:: ACTION ITEM ::
Among the entries below, find the lines with "bounding" and copy them.

:: Saved entries ::

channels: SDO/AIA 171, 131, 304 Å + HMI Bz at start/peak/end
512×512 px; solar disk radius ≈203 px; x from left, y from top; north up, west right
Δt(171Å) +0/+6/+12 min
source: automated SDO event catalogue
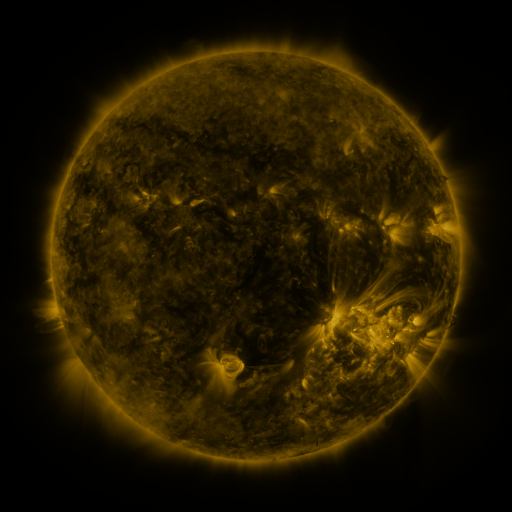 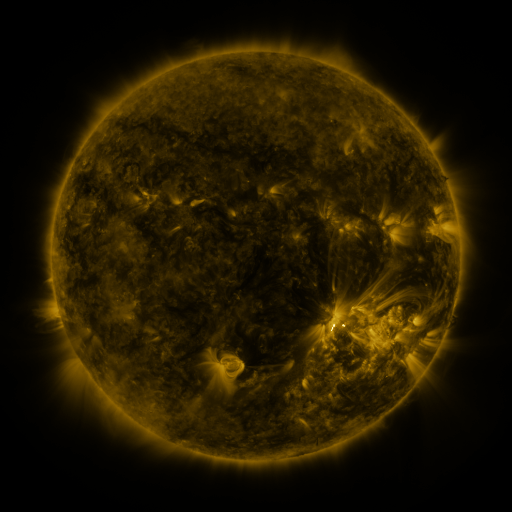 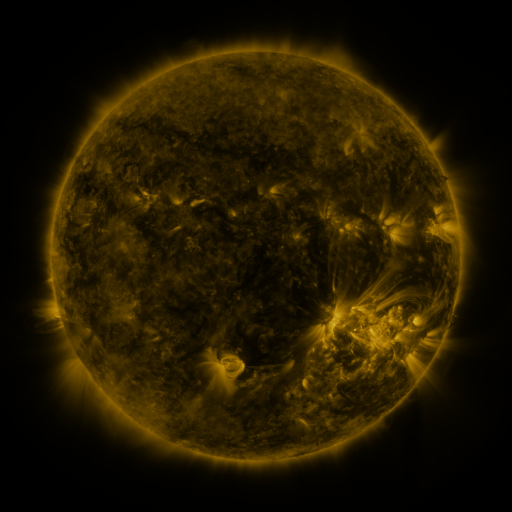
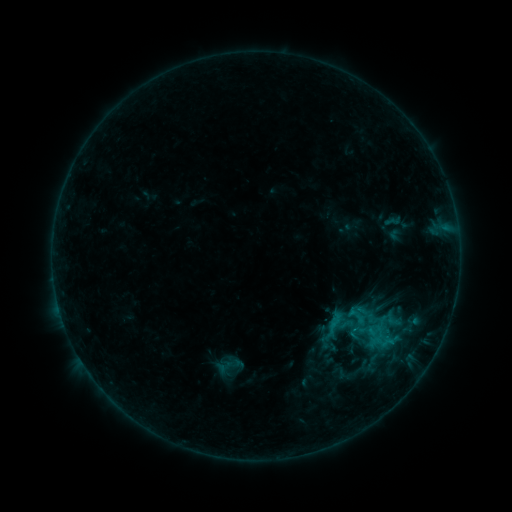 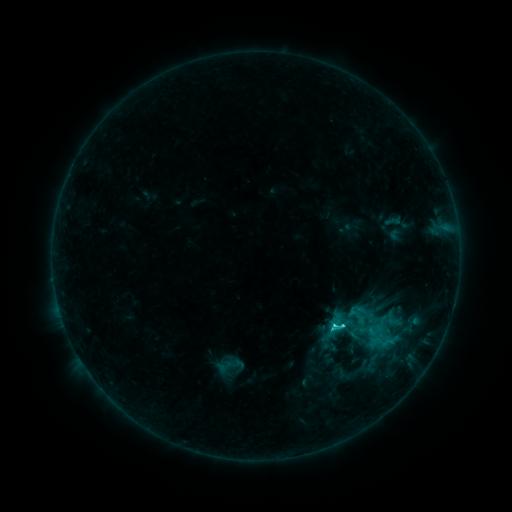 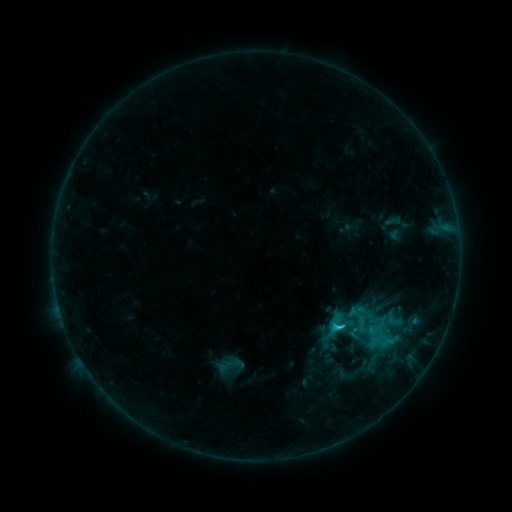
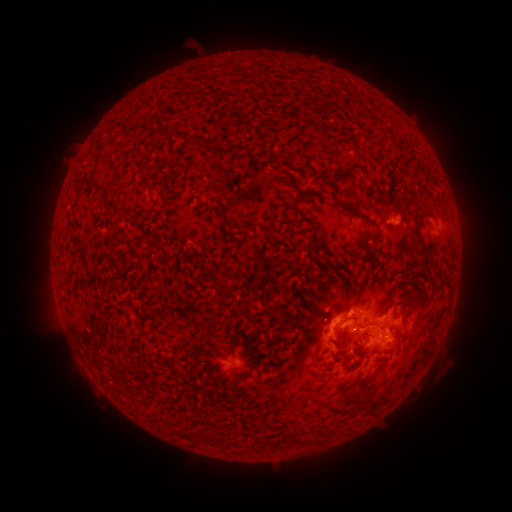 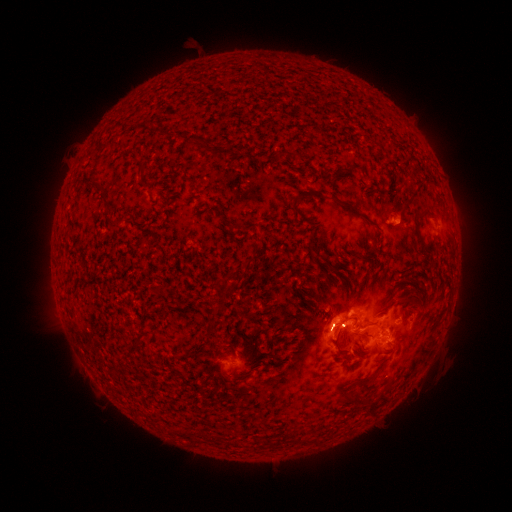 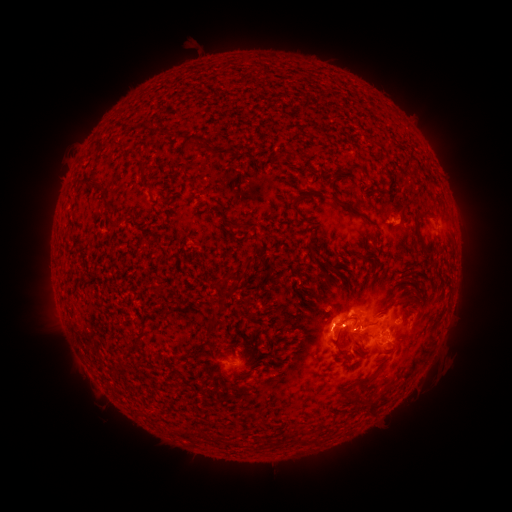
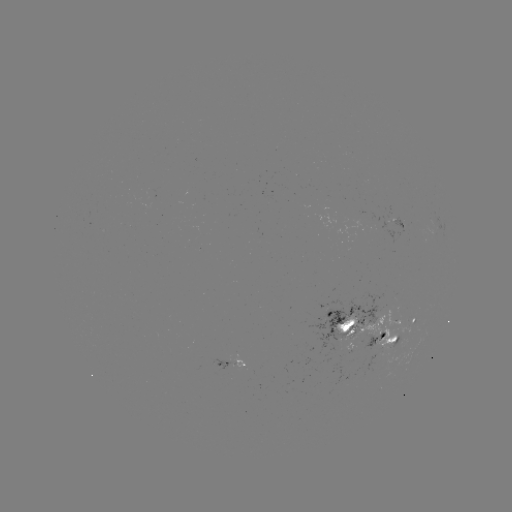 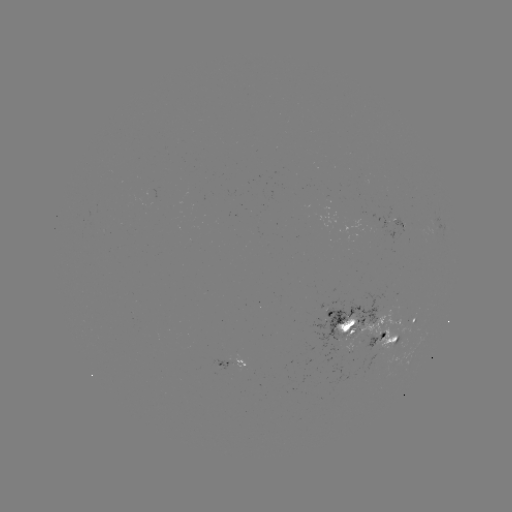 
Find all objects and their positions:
C2.5 flare: (332, 325)
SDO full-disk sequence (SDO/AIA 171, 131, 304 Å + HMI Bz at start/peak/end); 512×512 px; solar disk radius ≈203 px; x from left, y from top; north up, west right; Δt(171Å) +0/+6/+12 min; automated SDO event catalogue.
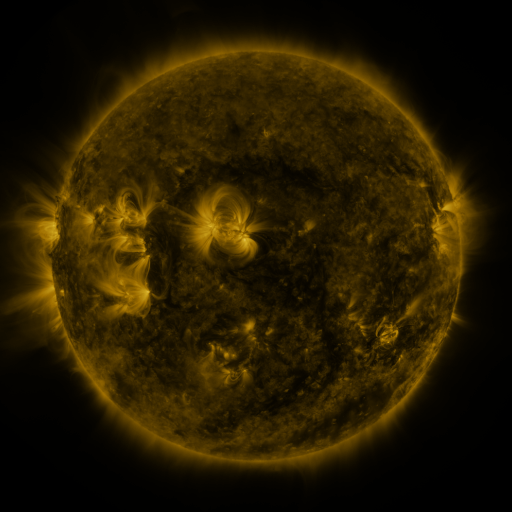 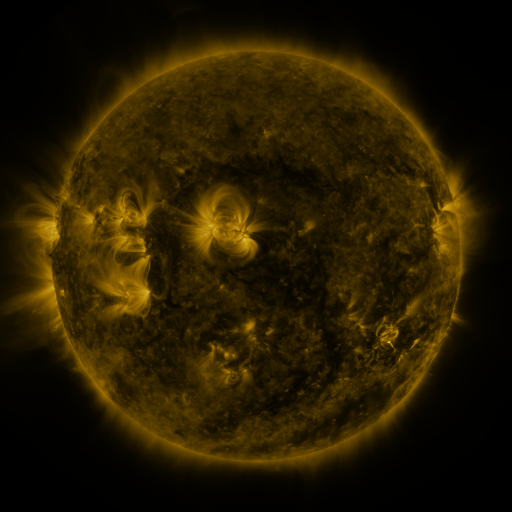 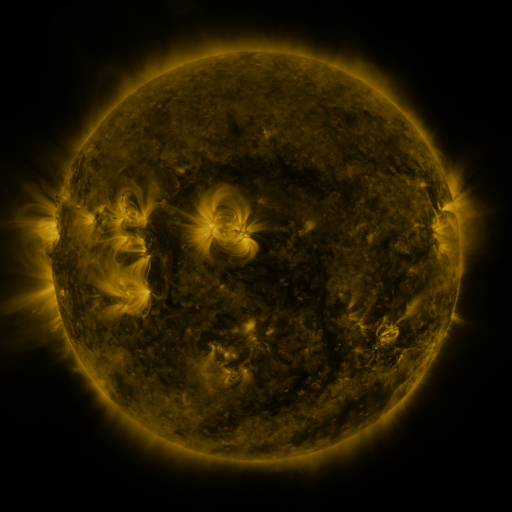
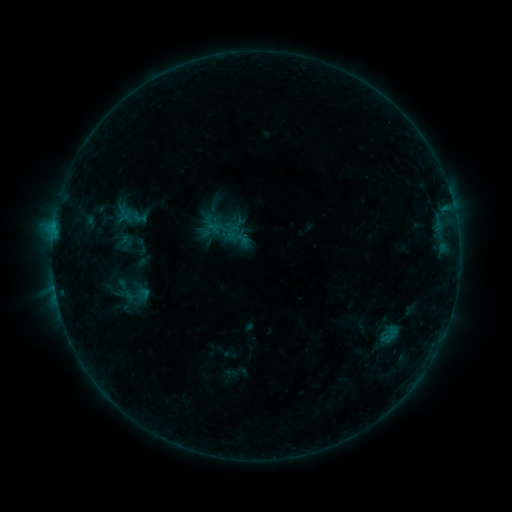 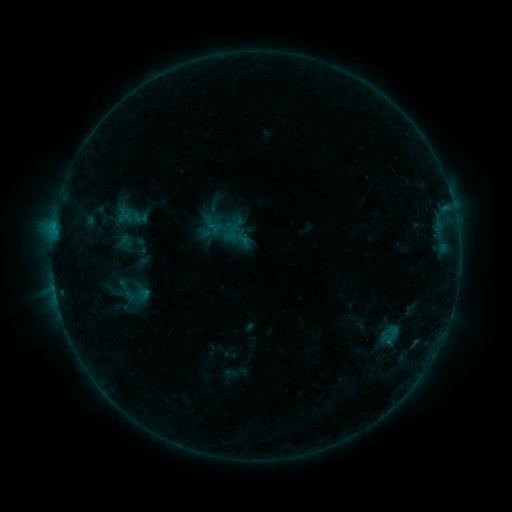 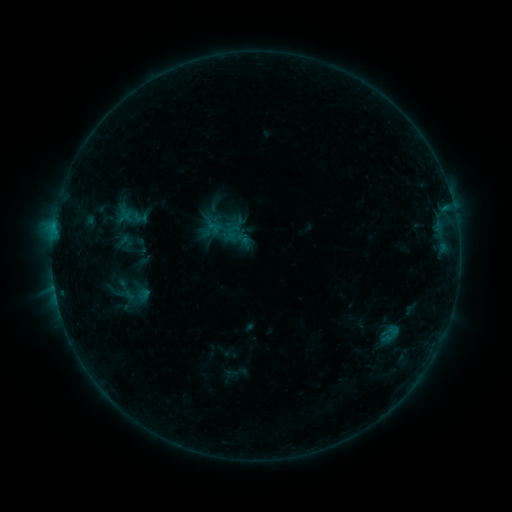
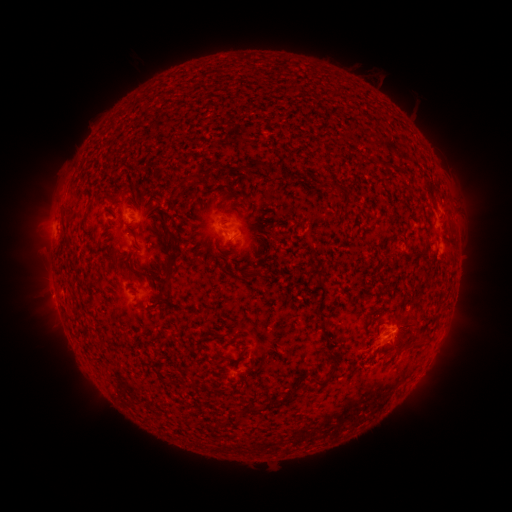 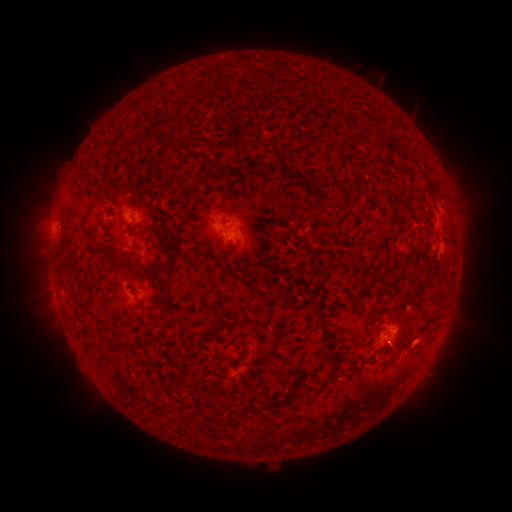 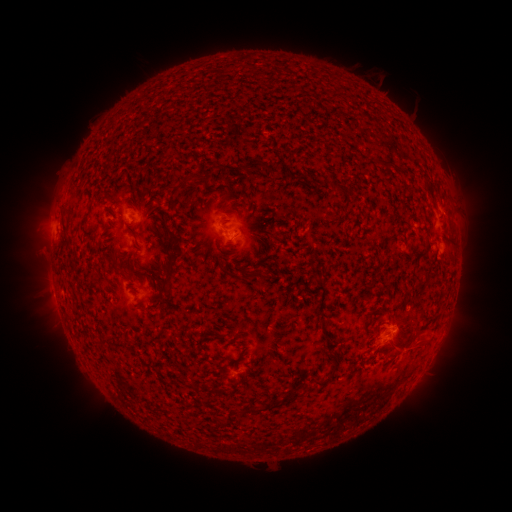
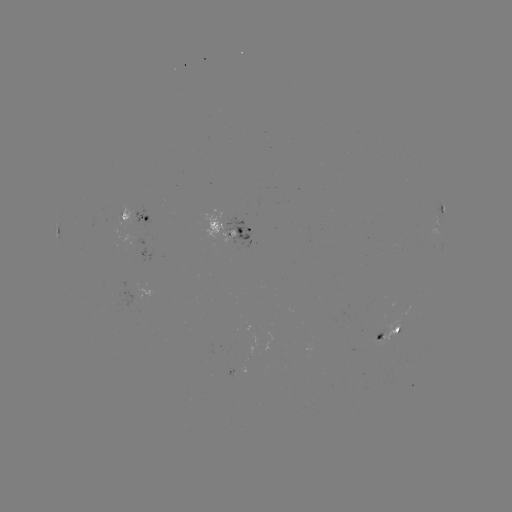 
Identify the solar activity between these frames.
eruption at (419, 341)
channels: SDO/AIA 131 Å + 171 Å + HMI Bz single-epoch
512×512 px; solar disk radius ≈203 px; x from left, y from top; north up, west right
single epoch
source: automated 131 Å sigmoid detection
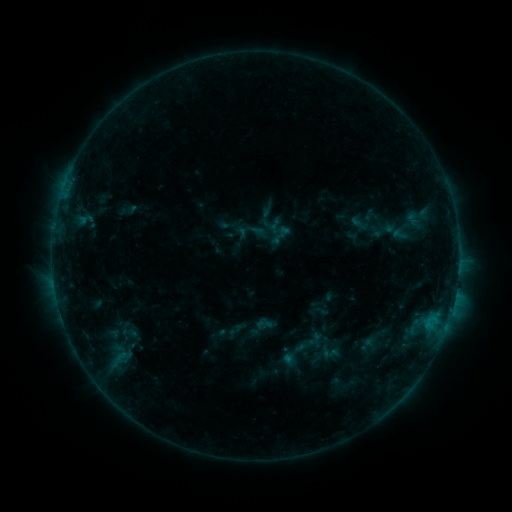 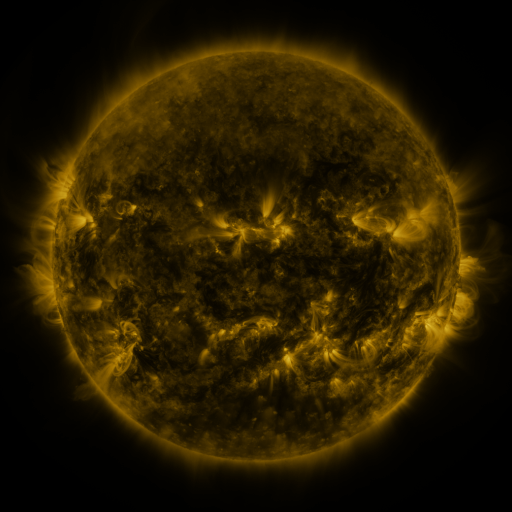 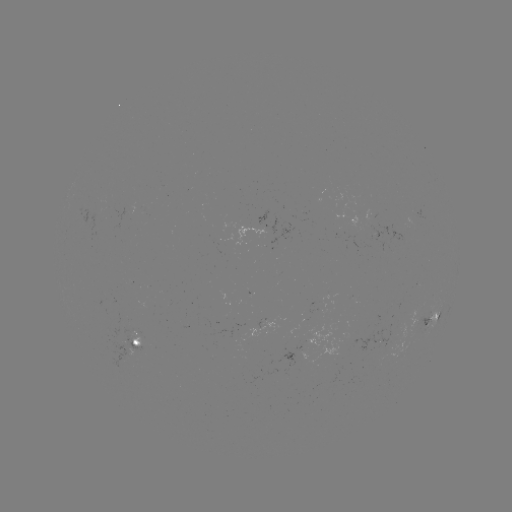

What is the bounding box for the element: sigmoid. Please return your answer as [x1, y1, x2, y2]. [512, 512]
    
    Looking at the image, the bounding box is [114, 319, 142, 343].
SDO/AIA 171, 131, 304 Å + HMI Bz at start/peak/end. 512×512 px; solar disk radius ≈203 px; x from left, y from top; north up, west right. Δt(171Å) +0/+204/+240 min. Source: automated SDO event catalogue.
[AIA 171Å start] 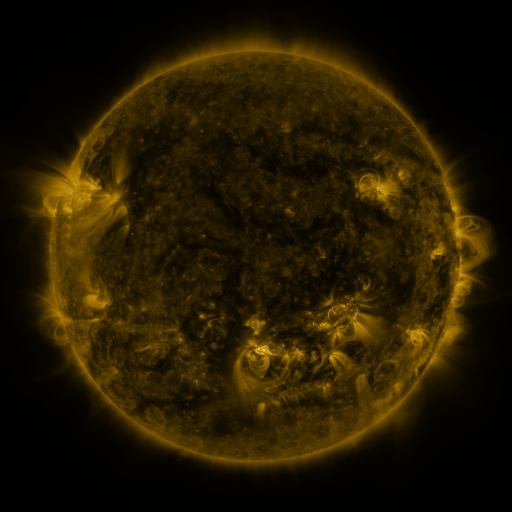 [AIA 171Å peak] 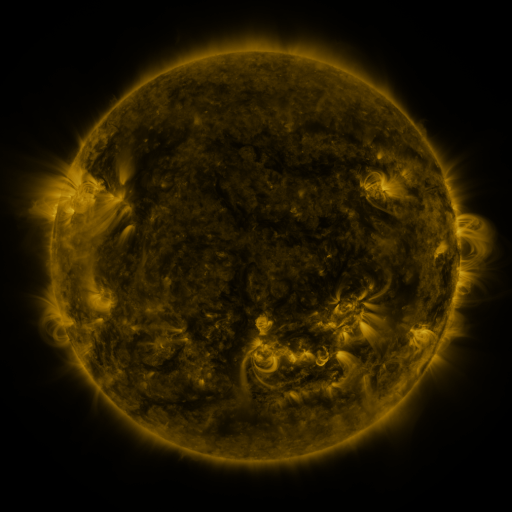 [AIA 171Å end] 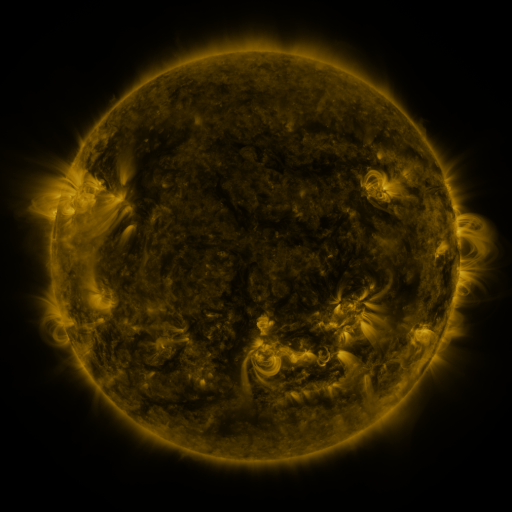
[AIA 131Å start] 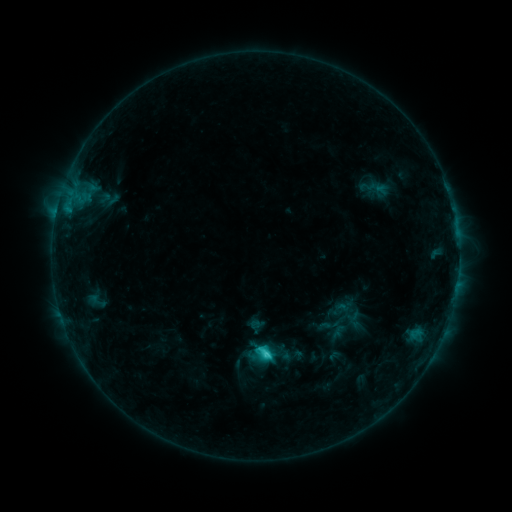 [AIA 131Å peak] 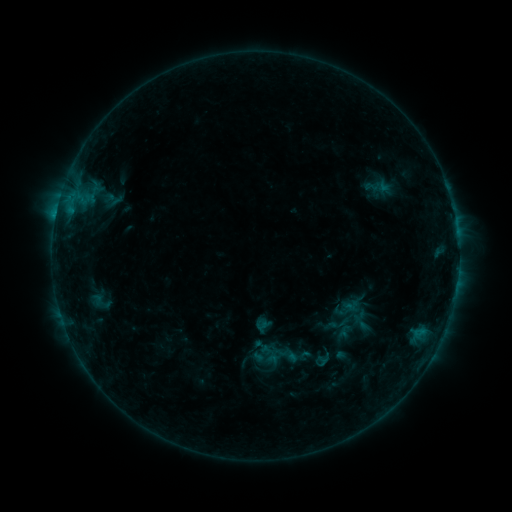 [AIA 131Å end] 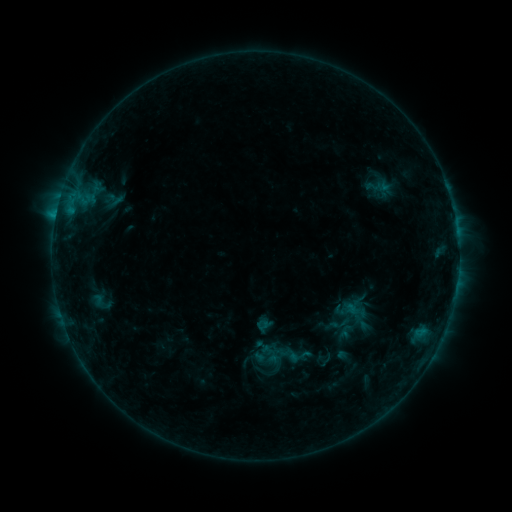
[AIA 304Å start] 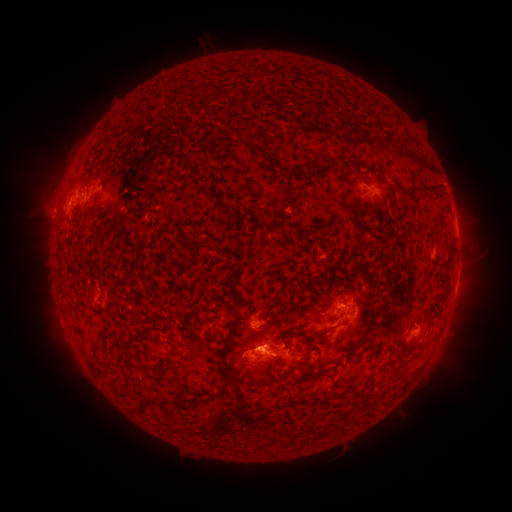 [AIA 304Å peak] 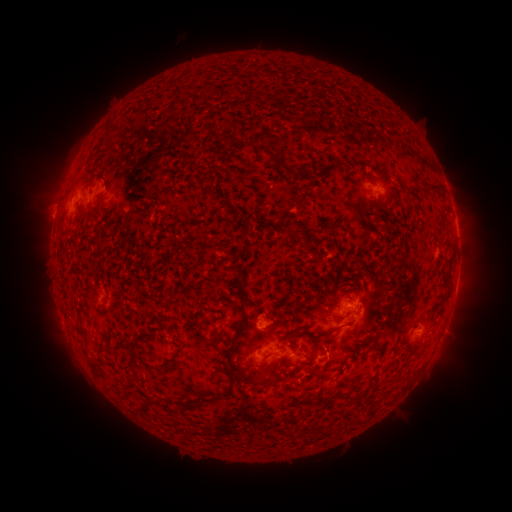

:: SOLUTION TO THIS EXERCISE ::
What is the bounding box for the element: sigmoid. Please return your answer as [x1, y1, x2, y2]. [512, 512]
    Looking at the image, the bounding box is [114, 319, 142, 343].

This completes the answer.